Q - Vous arrivez de Minsk où vous avez participé aux seize heures de négociations tendues pour l'avenir de l'Ukraine, on va revenir sur le détail de l'accord qui a été conclu, qui comprend un cessez-le-feu, la création d'une zone tampon et un processus démocratique. Mais avant cela, un mot sur l'ambiance de ces seize heures de marathon diplomatique auquel vous avez assisté aux côtés de François Hollande, bien entendu, d'Angela Merkel, de Petro Porochenko, le président ukrainien, et de Vladimir Poutine, le président russe. Seize heures de fortes tensions, d'échanges musclés, Monsieur Fabius ?

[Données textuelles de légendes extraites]
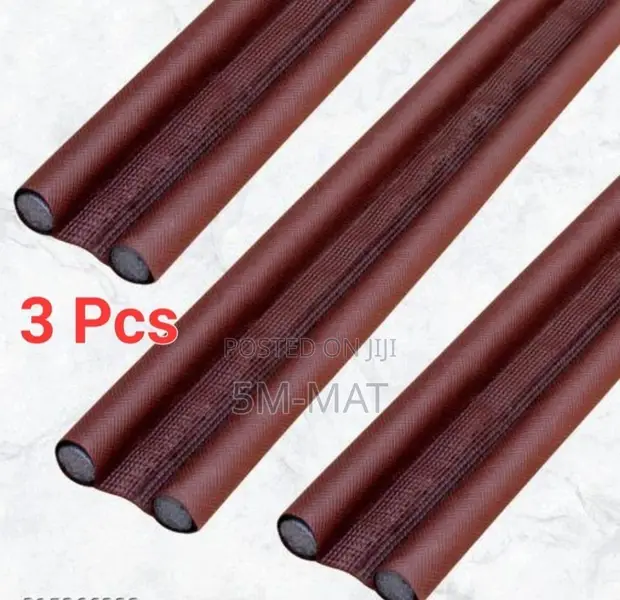 3PCS Double Sided Under Door Seal Insulation Foam - 1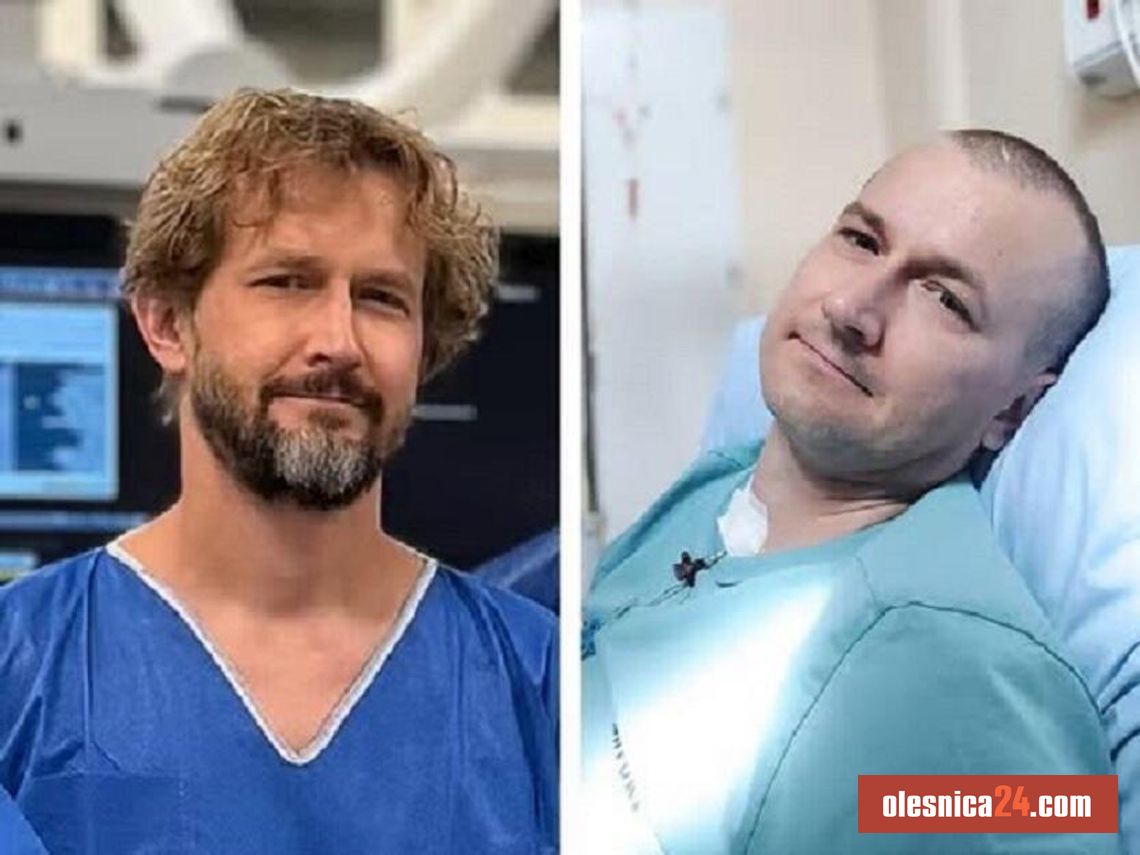 Ratował życie pacjentów. Dziś sam walczy o życie. 43-letni lekarz z Oleśnicy potrzebuje ogromnego wsparcia Ratował życie pacjentów. Dziś sam walczy o życie. 43-letni lekarz z Oleśnicy potrzebuje ogromnego wsparcia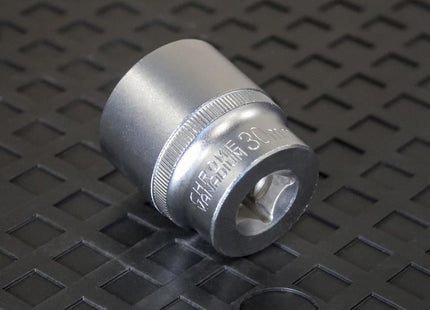 Faithfull Hex Socket 1/2in Drive 30mm Faithfull - RockBottom Northampton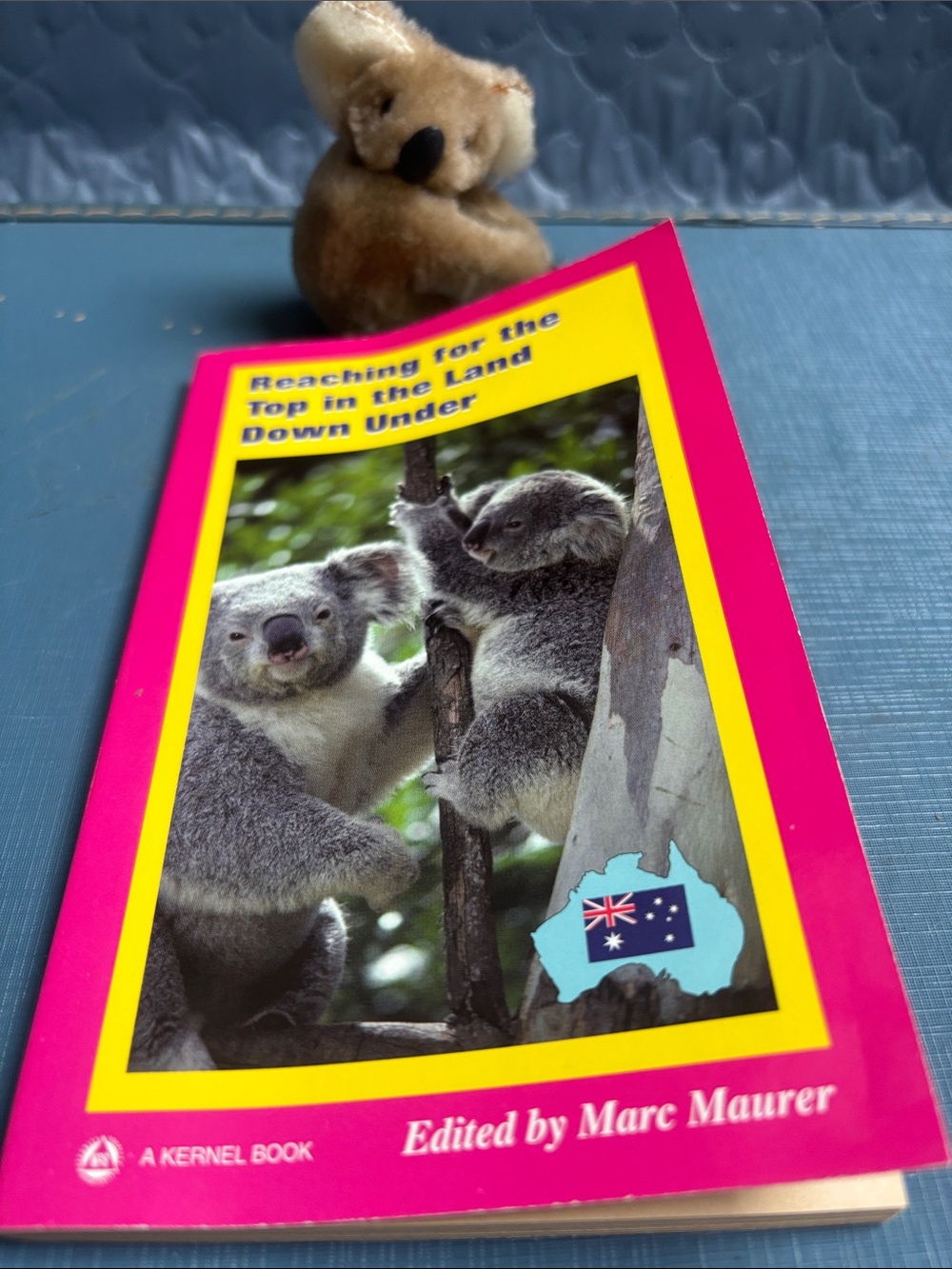 titled "Reaching for the Top in the Land Down Under" is edited by Marc Maurer.
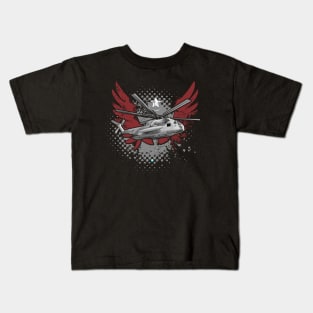 CH53E Super Stallion helicopter crew Gift Kids T-Shirt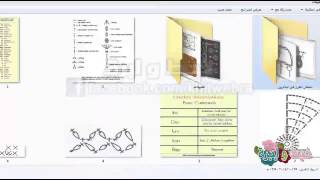 تعلمى قراءة رموز باترون الكروشيه بسهوله - خيط وابره - Crochet Sympols-Read a Crochet Pattern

**CONSIGNE**
Reproduisez intégralement le texte sur les négociations de Minsk, sans aucune modification.

**RÉPONSE**
Q - Vous arrivez de Minsk où vous avez participé aux seize heures de négociations tendues pour l'avenir de l'Ukraine, on va revenir sur le détail de l'accord qui a été conclu, qui comprend un cessez-le-feu, la création d'une zone tampon et un processus démocratique. Mais avant cela, un mot sur l'ambiance de ces seize heures de marathon diplomatique auquel vous avez assisté aux côtés de François Hollande, bien entendu, d'Angela Merkel, de Petro Porochenko, le président ukrainien, et de Vladimir Poutine, le président russe. Seize heures de fortes tensions, d'échanges musclés, Monsieur Fabius ?